Excerpt to read
+ + +
Devar Torah on Parshat Vay’era
By Elisa Kukla
Parshat Va’yera includes one of the most famous (and infamous) Biblical moments – the Akedah, the Binding of Yitzhaq. The story of Abraham’s willingness to sacrifice his only son begins when God calls to Avraham and he responds with the word hineni, “here I am.” (Genesis 22:1) Not a particularly common Biblical phrase, hineni is repeated by Avraham three times in the 14 verses that convey the story of the Akedah -- /span>he uses it in response to God, Yitzhaq and an angel of God. Avraham replies “Here I am” to God and to Yitzhaq as soon as he is called, but the angel cried out “Avraham, Avraham,” twice before he received a reply (Gen 22:11). Why does the angel of God need to cry out his name twice, before Avraham answers “hineni?
Imagine what it took for Avraham to force himself to bind his beloved son Yitzhaq on the altar in order to fulfill God’s command. Once he got to that point what would it cost him to stop and consider that perhaps the slaughter of Yitzhaq was not God’s will and the whole ordeal had been unnecessary? Perhaps the angel of God needed to call out twice, just to get Avraham’s attention because he was so caught up in the religious zeal of the moment. Rabbi Sharon Anisfeld in a Devar Torah for Jewishsocialaction.com suggests that Avraham’s greatest was his ability to allow doubt even at this moment.
This instant of doubt in the midst of zeal takes the form of the expansion of vision: “Avraham lifted up his eyes and saw, here was a ram caught in the thicket (Gen 22:13).” When Avraham allowed himself to hear the voice of doubt, his vision became clearer and suddenly he saw that there was another option, another way to sacrifice to God. In the next verse Avraham names the spot after this expansion in vision calling it Adonai-Yireh, which means “God will see.”
+ + +
List of tasks
1. In the Devar Torah on Parshat Vay'era, what does the name Adonai-Yireh mean?
2. Rewrite the paragraph of the Devar Torah on Parshat Vay'era that begins "This instant of doubt in the midst of zeal" as a short bulleted list that keeps its main facts.
+ + +
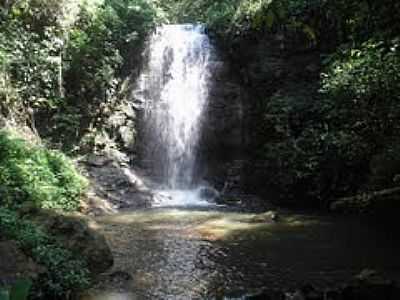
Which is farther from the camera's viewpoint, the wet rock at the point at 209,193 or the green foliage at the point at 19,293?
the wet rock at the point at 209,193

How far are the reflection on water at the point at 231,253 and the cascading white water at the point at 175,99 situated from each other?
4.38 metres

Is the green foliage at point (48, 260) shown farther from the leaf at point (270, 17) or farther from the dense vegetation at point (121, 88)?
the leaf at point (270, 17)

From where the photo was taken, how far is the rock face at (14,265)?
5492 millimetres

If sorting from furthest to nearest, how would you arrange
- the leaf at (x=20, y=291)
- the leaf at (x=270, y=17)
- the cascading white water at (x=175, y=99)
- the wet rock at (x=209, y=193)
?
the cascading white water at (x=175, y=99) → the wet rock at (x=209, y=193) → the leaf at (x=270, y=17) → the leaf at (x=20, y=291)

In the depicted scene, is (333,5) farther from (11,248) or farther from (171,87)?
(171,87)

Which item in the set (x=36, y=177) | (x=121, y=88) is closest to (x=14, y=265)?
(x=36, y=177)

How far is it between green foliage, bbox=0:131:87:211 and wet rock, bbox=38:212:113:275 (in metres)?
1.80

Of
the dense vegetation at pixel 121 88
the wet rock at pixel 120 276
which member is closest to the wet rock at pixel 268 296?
+ + +
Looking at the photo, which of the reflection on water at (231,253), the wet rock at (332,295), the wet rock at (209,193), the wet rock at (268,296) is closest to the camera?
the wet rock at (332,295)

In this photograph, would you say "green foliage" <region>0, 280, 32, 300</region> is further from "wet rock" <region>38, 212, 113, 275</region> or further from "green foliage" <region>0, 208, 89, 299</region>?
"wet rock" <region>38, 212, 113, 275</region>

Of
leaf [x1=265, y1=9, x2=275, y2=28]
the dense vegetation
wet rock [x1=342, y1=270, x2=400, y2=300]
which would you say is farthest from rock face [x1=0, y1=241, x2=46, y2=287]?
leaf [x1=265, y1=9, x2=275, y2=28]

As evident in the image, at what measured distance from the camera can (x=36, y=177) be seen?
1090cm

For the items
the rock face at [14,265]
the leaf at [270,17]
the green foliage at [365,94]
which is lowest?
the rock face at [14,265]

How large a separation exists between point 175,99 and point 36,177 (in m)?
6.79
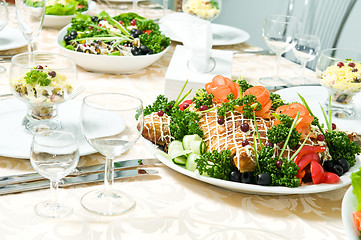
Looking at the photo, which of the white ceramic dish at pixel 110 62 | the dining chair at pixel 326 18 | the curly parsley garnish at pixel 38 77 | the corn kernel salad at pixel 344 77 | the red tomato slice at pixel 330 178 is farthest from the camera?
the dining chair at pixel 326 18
+ + +
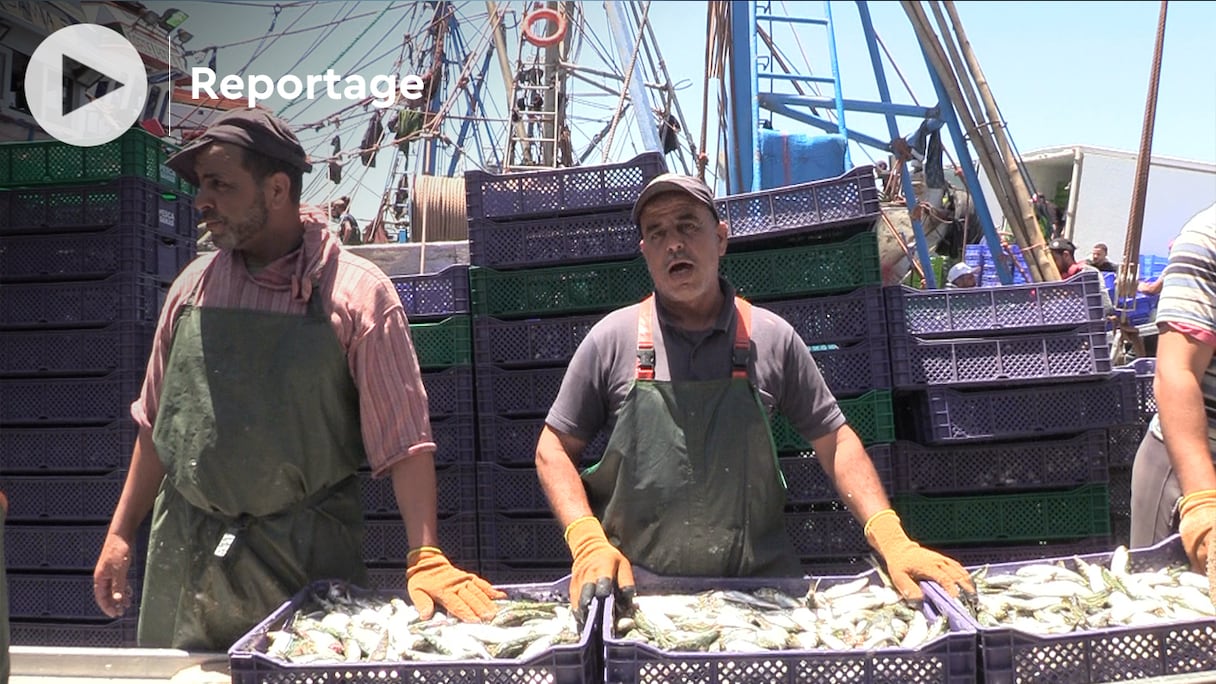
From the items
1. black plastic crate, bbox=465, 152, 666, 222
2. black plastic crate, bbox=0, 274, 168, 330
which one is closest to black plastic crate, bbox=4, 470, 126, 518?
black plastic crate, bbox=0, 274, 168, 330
+ + +
Task results
1. It means "God will see."

2.
- The moment of doubt amid zeal takes the form of an expansion of vision: Avraham lifted up his eyes and saw a ram caught in the thicket (Gen 22:13).
- When Avraham let himself hear the voice of doubt, his vision became clearer, and he saw another way to sacrifice to God.
- In the next verse, Avraham names the spot Adonai-Yireh, meaning "God will see," after this expansion in vision.